Night Gallery is pleased to present Howl, an exhibition of new paintings by esteemed Los Angeles based painter David Korty.
This new body of work is a departure from Korty’s earlier regiment of formalism. His “Word Painting” and “Shelf Painting” series were defined by very strict parameters such as limiting himself to a singular blue or framing each composition with a border. Here he has let loose and allowed for more colors, expression, and at times humor, resulting in energetic, animated figuration.
Each piece in this exhibition utilizes Korty’s signature collage and painting technique to construct cartoonish, mouselike humanoid figures set within deep chromatic fields of mustard yellow, spruce green, crimson, royal blue and orange. The collaged elements are composed of black and white fragments of rubbings, monoprints, and gestural brushstrokes of ink on paper. By employing simple methods and a specifically defined palette to create these elements, Korty is able to devote himself fully to the pained and precise structuring of each composition. Theviewer is made aware of this process by additive and subtractive marks which create a tension and illusionistic quality within fields of color that at first glance appear clean and unmarked.
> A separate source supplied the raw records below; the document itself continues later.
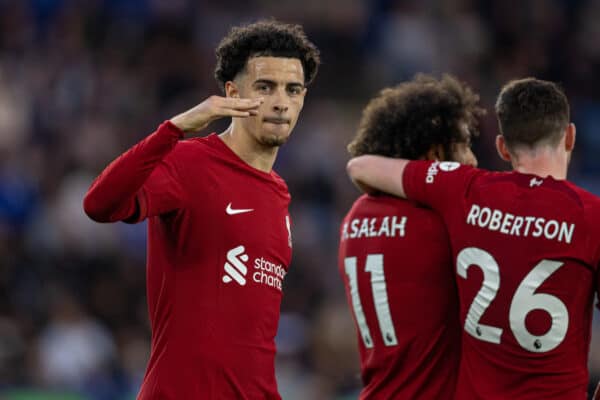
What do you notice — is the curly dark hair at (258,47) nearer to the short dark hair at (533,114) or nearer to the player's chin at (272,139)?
the player's chin at (272,139)

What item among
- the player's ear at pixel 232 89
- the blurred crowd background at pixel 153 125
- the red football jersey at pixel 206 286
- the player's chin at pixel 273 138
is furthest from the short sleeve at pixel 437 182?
the blurred crowd background at pixel 153 125

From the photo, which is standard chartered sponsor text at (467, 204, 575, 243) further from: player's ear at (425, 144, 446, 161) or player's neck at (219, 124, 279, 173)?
player's neck at (219, 124, 279, 173)

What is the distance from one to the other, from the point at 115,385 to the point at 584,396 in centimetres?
529

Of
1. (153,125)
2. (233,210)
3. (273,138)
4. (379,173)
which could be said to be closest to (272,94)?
(273,138)

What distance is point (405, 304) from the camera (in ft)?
15.7

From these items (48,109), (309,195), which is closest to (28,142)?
(48,109)

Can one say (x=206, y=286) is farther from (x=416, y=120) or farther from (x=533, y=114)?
(x=533, y=114)

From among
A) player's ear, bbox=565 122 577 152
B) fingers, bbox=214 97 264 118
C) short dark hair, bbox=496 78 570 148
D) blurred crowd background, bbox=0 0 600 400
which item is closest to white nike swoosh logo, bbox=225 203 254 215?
fingers, bbox=214 97 264 118

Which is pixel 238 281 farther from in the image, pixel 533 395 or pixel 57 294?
pixel 57 294

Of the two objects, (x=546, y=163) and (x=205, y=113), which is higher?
(x=546, y=163)

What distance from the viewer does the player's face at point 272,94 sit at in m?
4.61

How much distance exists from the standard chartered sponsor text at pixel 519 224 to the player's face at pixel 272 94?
829mm

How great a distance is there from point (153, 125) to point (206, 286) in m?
7.04

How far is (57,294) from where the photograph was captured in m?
9.62
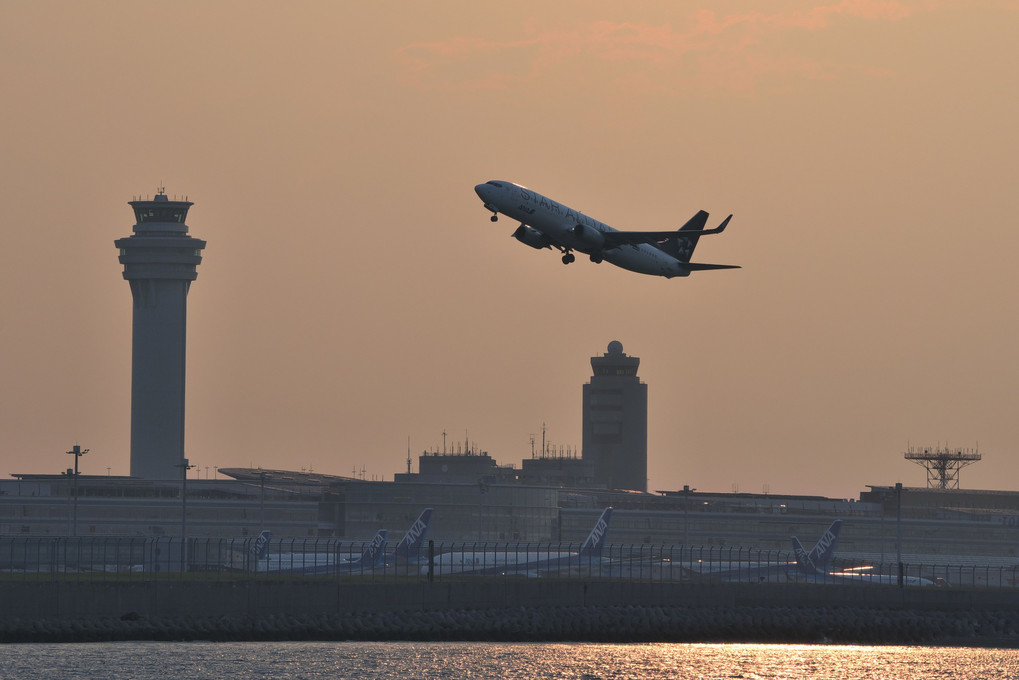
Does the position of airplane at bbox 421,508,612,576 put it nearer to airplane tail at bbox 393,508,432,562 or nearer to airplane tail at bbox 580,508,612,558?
airplane tail at bbox 580,508,612,558

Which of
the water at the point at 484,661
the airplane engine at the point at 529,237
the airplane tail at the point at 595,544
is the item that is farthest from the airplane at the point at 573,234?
the water at the point at 484,661

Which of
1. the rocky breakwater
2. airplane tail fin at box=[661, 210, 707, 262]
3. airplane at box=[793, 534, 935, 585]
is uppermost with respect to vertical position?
airplane tail fin at box=[661, 210, 707, 262]

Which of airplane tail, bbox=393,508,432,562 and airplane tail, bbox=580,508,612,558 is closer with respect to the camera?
airplane tail, bbox=393,508,432,562

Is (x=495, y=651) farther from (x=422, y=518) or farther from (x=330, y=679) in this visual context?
(x=422, y=518)

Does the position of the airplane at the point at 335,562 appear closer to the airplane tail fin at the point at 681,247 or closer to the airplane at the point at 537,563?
the airplane at the point at 537,563

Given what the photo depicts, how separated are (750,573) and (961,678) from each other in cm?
2786

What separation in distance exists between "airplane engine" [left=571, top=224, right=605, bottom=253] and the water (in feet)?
86.6

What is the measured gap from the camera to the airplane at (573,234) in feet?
370

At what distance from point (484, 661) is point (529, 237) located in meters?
31.8

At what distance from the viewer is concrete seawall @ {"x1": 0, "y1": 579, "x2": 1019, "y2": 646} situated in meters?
98.6

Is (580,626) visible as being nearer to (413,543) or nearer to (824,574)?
(413,543)

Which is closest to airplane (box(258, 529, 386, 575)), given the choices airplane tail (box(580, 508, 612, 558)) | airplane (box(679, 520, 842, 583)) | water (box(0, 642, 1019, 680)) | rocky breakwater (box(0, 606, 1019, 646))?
rocky breakwater (box(0, 606, 1019, 646))

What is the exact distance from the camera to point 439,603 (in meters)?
106

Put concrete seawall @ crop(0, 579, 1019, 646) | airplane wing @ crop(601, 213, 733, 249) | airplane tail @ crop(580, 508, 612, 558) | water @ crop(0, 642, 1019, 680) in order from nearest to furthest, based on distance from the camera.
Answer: water @ crop(0, 642, 1019, 680)
concrete seawall @ crop(0, 579, 1019, 646)
airplane wing @ crop(601, 213, 733, 249)
airplane tail @ crop(580, 508, 612, 558)
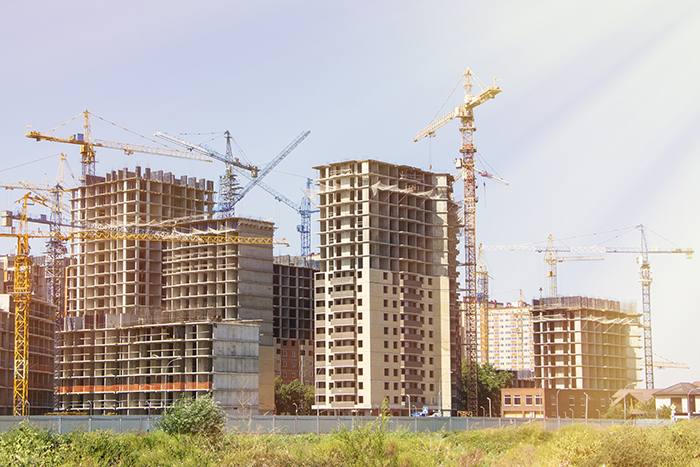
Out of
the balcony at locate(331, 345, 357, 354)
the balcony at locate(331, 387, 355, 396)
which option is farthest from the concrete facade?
the balcony at locate(331, 387, 355, 396)

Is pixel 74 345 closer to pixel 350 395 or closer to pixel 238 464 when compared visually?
pixel 350 395

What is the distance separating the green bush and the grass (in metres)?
1.27

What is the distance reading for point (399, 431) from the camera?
95250 mm

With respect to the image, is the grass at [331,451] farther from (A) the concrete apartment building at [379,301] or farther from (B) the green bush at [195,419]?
(A) the concrete apartment building at [379,301]

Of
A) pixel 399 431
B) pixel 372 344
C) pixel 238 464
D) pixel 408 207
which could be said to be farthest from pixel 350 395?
pixel 238 464

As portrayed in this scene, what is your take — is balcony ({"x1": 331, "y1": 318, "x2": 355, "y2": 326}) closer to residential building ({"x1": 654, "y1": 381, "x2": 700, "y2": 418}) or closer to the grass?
residential building ({"x1": 654, "y1": 381, "x2": 700, "y2": 418})

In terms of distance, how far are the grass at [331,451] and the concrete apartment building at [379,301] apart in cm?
10309

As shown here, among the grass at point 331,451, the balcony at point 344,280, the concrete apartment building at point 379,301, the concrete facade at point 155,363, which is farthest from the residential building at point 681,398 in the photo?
the grass at point 331,451

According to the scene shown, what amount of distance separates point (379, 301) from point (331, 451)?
121725 mm

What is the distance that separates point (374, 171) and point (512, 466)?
432 ft

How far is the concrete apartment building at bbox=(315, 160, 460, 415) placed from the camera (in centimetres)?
18138

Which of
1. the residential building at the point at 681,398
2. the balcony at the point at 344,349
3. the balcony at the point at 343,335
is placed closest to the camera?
the residential building at the point at 681,398

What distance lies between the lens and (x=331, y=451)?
6362 cm

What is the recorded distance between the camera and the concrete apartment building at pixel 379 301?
181375mm
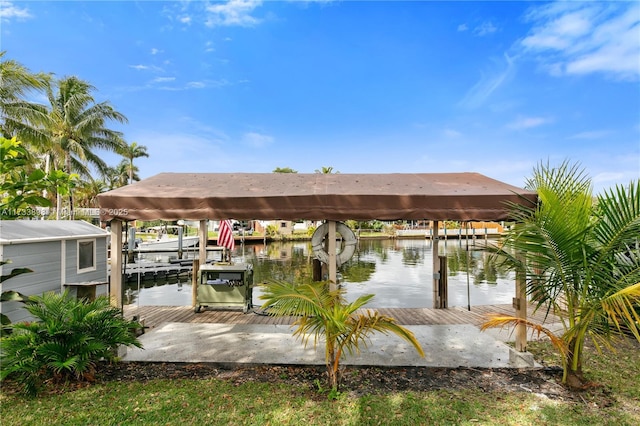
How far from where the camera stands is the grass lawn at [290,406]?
287 cm

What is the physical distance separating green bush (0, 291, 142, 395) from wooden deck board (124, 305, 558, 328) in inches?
93.2

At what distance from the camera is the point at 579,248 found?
3373 millimetres

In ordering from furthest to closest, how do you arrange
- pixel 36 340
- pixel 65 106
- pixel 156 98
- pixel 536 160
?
pixel 65 106 → pixel 156 98 → pixel 536 160 → pixel 36 340

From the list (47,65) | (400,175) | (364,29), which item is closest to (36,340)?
(400,175)

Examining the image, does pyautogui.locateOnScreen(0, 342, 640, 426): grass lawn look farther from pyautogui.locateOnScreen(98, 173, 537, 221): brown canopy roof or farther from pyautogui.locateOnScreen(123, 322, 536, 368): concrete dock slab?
pyautogui.locateOnScreen(98, 173, 537, 221): brown canopy roof

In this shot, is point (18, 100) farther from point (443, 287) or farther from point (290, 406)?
point (443, 287)

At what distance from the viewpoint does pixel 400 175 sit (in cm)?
605

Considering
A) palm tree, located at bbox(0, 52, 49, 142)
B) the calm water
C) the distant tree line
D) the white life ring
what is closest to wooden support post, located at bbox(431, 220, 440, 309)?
the calm water

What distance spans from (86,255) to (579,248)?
26.2 feet

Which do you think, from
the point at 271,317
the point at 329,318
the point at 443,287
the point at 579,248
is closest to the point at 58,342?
the point at 329,318

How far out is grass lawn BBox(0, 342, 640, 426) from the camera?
9.42 ft

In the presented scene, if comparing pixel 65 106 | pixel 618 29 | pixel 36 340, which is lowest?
pixel 36 340

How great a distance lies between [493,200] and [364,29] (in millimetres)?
8955

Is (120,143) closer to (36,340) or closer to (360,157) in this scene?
(360,157)
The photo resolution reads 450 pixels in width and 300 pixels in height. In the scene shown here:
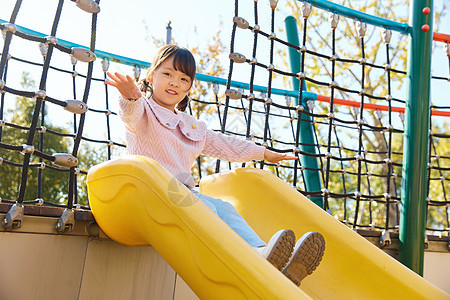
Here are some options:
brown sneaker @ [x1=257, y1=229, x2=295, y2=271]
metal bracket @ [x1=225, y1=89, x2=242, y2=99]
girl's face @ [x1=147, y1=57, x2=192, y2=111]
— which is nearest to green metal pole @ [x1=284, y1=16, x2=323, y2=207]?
metal bracket @ [x1=225, y1=89, x2=242, y2=99]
Though aesthetically timeless, Korty’s new works speak distinctly to this moment in history. The figures, with their rigidly straightened arms, uplifted shoulders, and pointing fingers, take on a Nixonian presence. The pointing finger is a new icon within Korty’s lexicon that is repeated throughout the paintings, alluding to reductive social media interactions and the prevailing political culture of castigation that has been fueled by the internet. This is accomplished with a particular subtlety that is more playful than didactic. Korty’s paintings appear simple at first but with time their many immaterial, compositional, and chromatic intricacies reveal themselves to the viewer.